I’m not saying I’m unhappy with the way things turned out—far from it. I have a career that I love and a life that’s full of joy. But I wonder if I wouldn’t have created a happy ending just a little bit sooner if I’d ever allowed myself to just be, to appreciate the freedom of not being tied to a corporate life that I’d hated, to realize that in a world that’s constantly go-go-go, sometimes it’s nice just to turn everything off and spend a little quality time across the table from the man that I adore… while beating his pants off at a silly board game.
The lights come back on about twenty minutes later, as we’re halfway through with the rubber match determining the World Champion at Worst Case Scenario. Instead of bolting out of our chairs to throw in some laundry or run the dishwasher, we stay seated, enjoying the game and one another’s company. And even though I lose the game, I still end up with the feeling of Charlie Sheen–grade #WINNING.
Later, after straightening my hair and running the vacuum, I happily climb into bed. Before I even get to the part where Molly Ringwald sings Secret Life’s theme song or the cats open their first cabinet of the evening, I fall into a deep, blissful slumber, glad to be out of the past and back in the present.
My not-so-secret-life is good.
However, I do plan to shop for my own generator.
Because if the world does come to the end? I’m going out with the lights on.
Reluctant Adult Lesson Learned:
Being prepared in life is good, but living life in the moment is better.
C·H·A·P·T·E·R T·W·E·N·T·Y-T·H·R·E·E
/> The Five Stages of Grief
“Gotta go! Close up shop!”
Two minutes later.
“Did you not hear me? We’ve got to go!”
A minute after that.
“Jen, the ‘Internets’ will still be there when you come home. Move it! Don’t want to be late!”
I sigh and log off, hustling down the stairs to change out of my robe and into some clothes. We have an appointment to talk to the bank about refinancing our home today. The rates have dropped and because Fletch and I are all grown-up now, this is the kind of thing to which we pay attention.
Or I normally would… if I weren’t so distracted online watching the melee between a bunch of bloggers arguing over whether or not some fighting unicorn-shaped dessert served at their convention seemed “racist.”

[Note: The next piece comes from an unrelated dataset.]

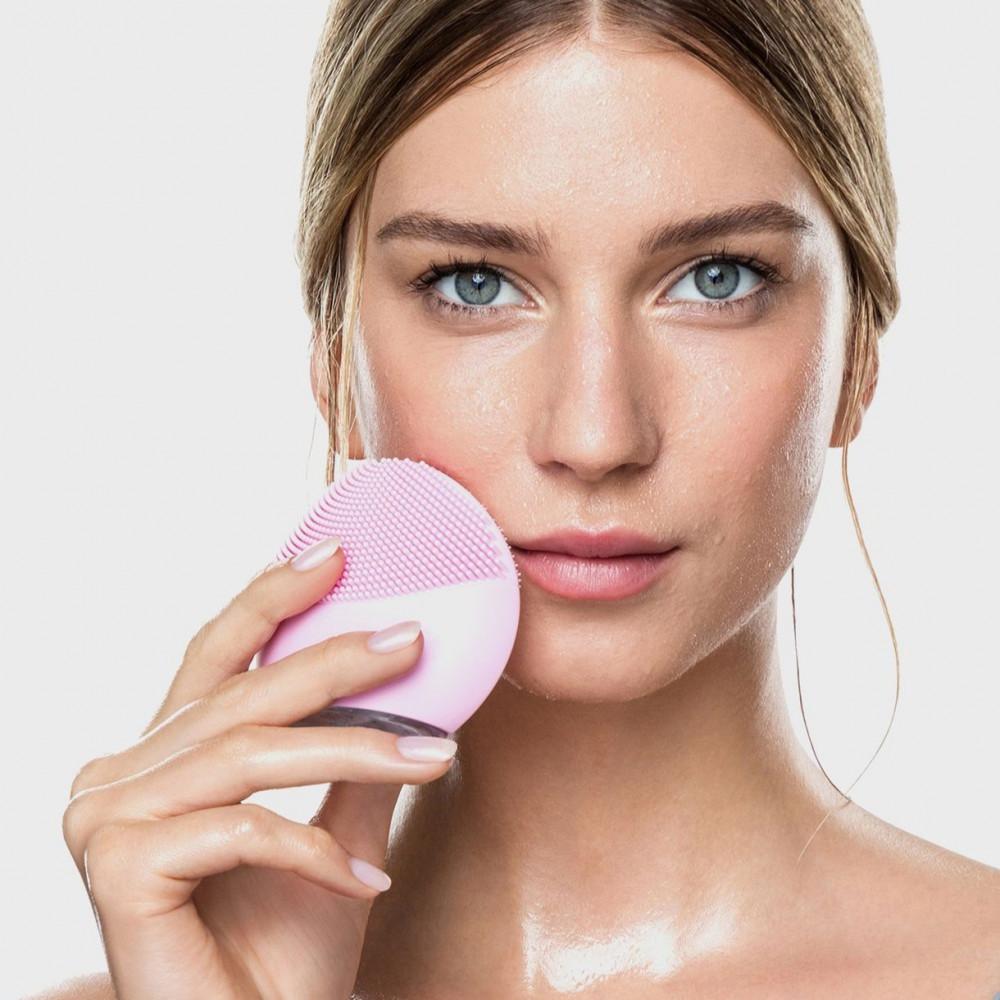 جهاز لونا ميني لتنظيف الوجه مقاوم للماء قابل للشحن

Don’t misunderstand me—racism is still a problem in this country and I’d never discount how tragic and unfair that is. However, I posit the best way to combat ignorance and intolerance is not by sending passive-aggressive tweets to those who ate the cake in the first place. [But what do I know? I wasn’t even invited!]
On my way out, I stop in the kitchen to grab my iPad. If the whole cake thing turns ugly, I intend to have a front-row seat.

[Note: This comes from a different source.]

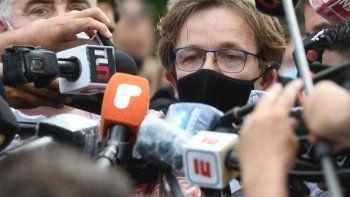 ¿A Maradona lo dejaron solo? Investigan negligencia médica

Fletch pauses before we head to the garage. “You look nice.”
“Thanks! Did you expect to see me in my bathrobe? Or did you assume I’d put on yoga pants and a stained Champion T-shirt?” To be fair, that is my standard at-home, go-to outfit.

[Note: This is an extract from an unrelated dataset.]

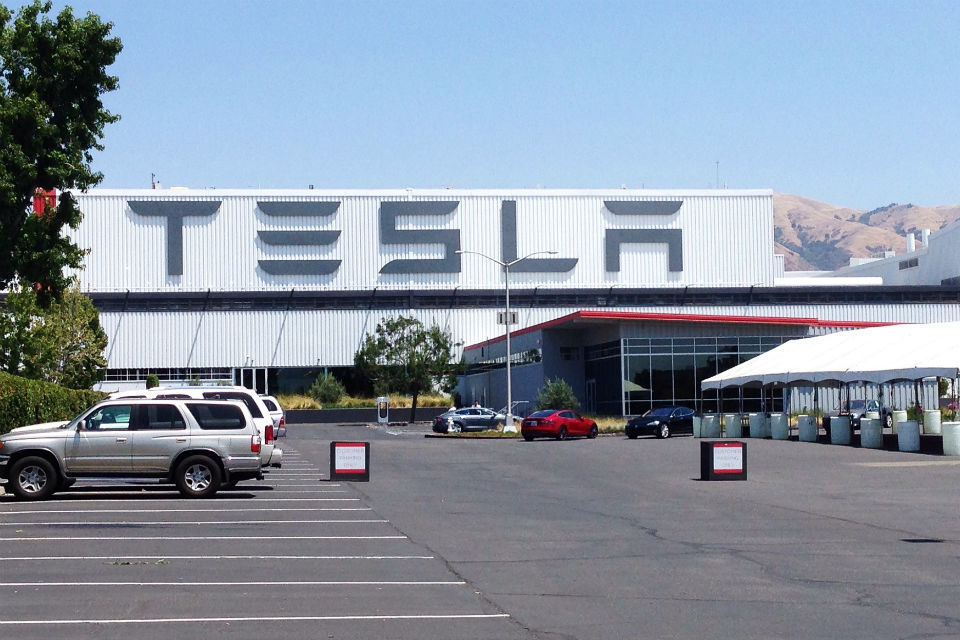 Tesla to buy battery tech firm Maxwell for 218 million USD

“Sort of,” he replies. “New shorts?”
I nod. I’m clad in an adorably fitted pair of knee-length, white Not Your Daughter’s Jeans denim shorts, [Wearing white bottoms for the first time in thirty years… thank you, perimenopause!] wedge sandals, and a sheer floral tunic with a stretchy tank underneath. I threw on one of my fancy bras, too, and not my usual ones with the tatty lace and spray-tan stains. I figure if part of it peeks out from underneath my Spanx top, it should seem intentional and cute and Hello, Sailor! and not, you know, pathetic. I don’t want the banker to be all, “Oh, honey, stop worrying about rates and get yourself to Victoria’s Secret STAT.”